As the population grew, astronomers began to piece together possible explanations.

Some observations pointed to highly magnetized white dwarfs, while others hinted that at least some LPTs might arise in binary systems, where a white dwarf interacts with a companion star.

A major breakthrough came in 2025, when one LPT signal, named ILT J1101+5521, was traced to a binary star consisting of a red dwarf and a white dwarf, orbiting so closely together that their magnetic fields repeatedly clashed, sending out periodic bursts of radio waves.

The picture grew even more complicated when astronomers discovered that one LPT, ASKAP J1832-0911, also emitted X-rays, suggesting energetic processes beyond radio emission alone.

But no single object seemed capable of tying all the clues together.

And that's what makes this new discovery so intriguing. Its name is ASKAP J1745-5051, and it's the first object to unite many of the puzzle pieces previously observed in other LPTs.

That includes both radio and X-ray emission, a white dwarf and a binary companion, strong magnetic activity, orbital motion, and accretion – the gravitational transfer of material onto the white dwarf.

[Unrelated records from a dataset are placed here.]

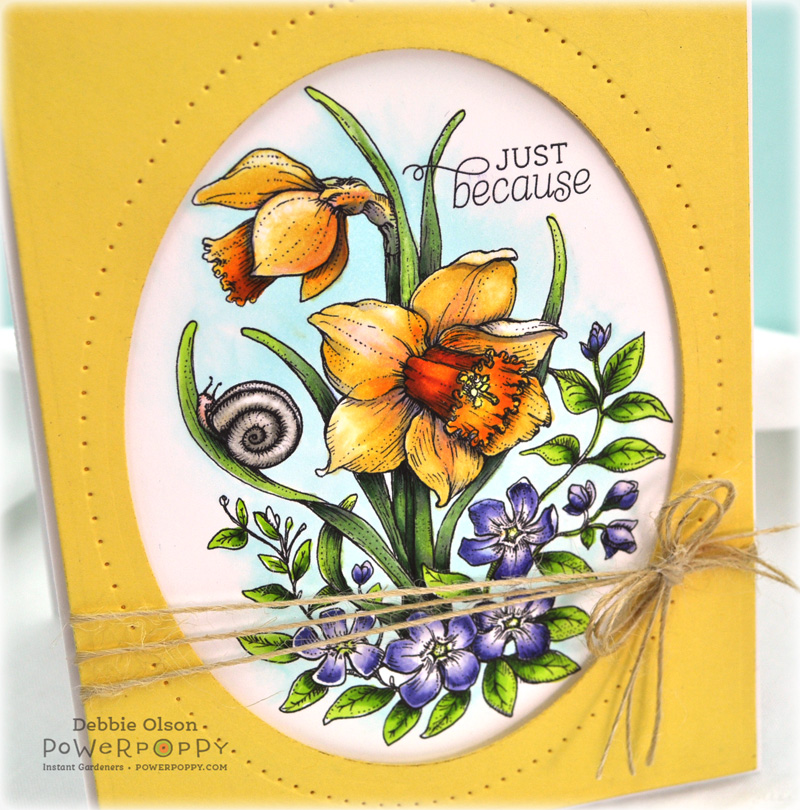 PPop_Daffodils1c_Deb-Olson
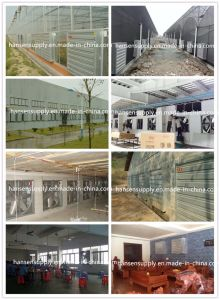 Agriculture Poultry Farming Equipment Ventilation Fan Exhaust Fan pictures & photos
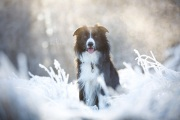 Border Collie Pin im Frost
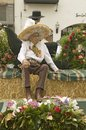 Older mexican american man sits on parade float at annual old spanish days fiesta held every august in santa barbara california Royalty Free Stock Photo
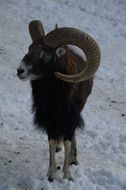 wild male mouflon in wintertime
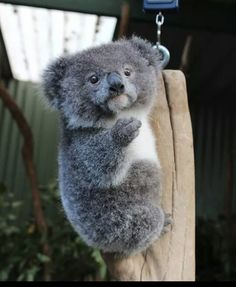 Fluffy koala baby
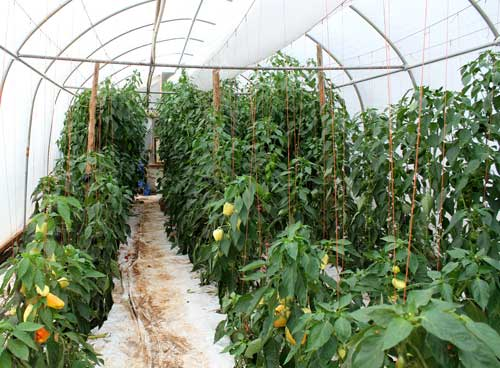 Pepper crop at Screech Owl Greenhouses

"Some similar objects had been linked to binary systems before, but this is the first one where we can clearly see both stars and the accretion process in action," says astrophysicist Tara Murphy of the University of Sydney and the ARC Center of Excellence for Gravitational Wave Discovery (OzGrav).

The discovery was made using CSIRO's ASKAP radio telescope in Wajarri Yamaji Country in Western Australia – one of the world's most sensitive facilities.

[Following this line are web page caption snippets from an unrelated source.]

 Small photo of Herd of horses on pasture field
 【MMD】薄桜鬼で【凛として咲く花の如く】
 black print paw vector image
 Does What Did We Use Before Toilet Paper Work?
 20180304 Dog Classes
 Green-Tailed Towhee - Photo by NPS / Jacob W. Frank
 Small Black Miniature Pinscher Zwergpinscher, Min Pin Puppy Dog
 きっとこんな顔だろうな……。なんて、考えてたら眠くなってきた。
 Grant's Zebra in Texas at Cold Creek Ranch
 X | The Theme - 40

Because the system is such a chaos gremlin, it's impossible to tell exactly how far away it is. The best estimates place it between around 1,300 and 30,000 light-years away.

But the data were detailed enough that the researchers could figure out what kind of object it is.

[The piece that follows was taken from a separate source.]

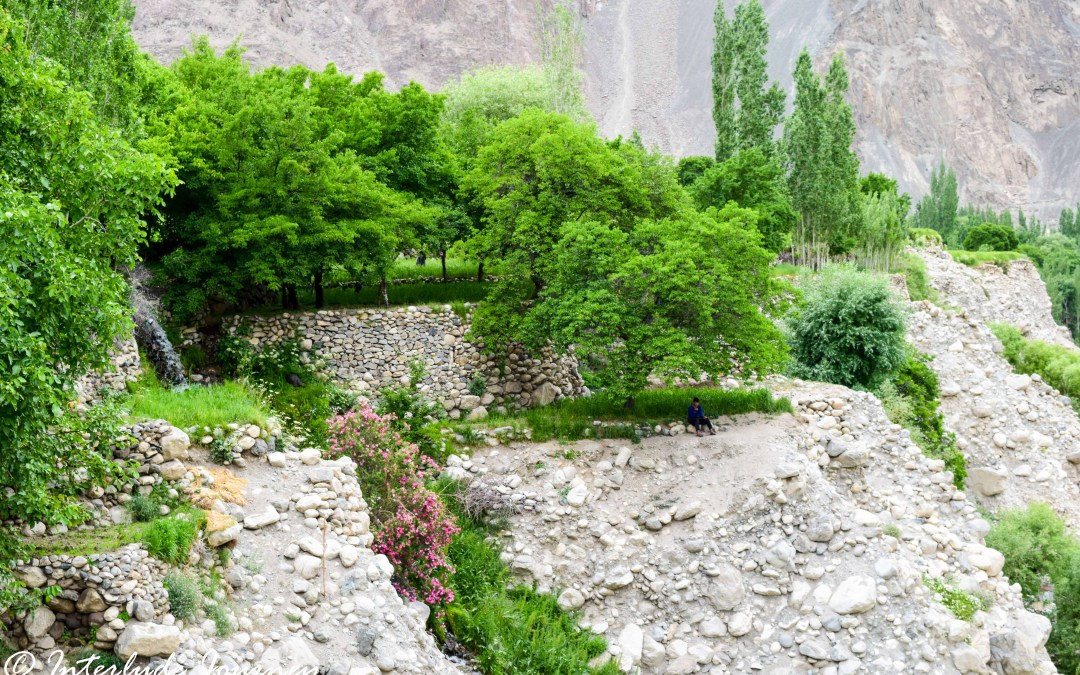 Vignettes From Nubra- The Valley of Wild Roses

ASKAP observations show a system that flares in radio waves every 81 minutes (1.35 hours), accompanied by matching periodic X-ray emission detected by NASA's Swift observatory and the Einstein Probe X-ray Telescope.

Optical observations obtained using the Southern Astrophysical Research (SOAR) Telescope showed a white dwarf binary at the emission's location in the sky, with spectra revealing a clear orbital period of about 81 minutes – closely matching the period of the radio and X-ray bursts.

These observations reveal that the object is a magnetic cataclysmic variable. Every orbit, the white dwarf pulls material from its red dwarf companion star, which is funneled by the white dwarf's magnetic field onto its surface.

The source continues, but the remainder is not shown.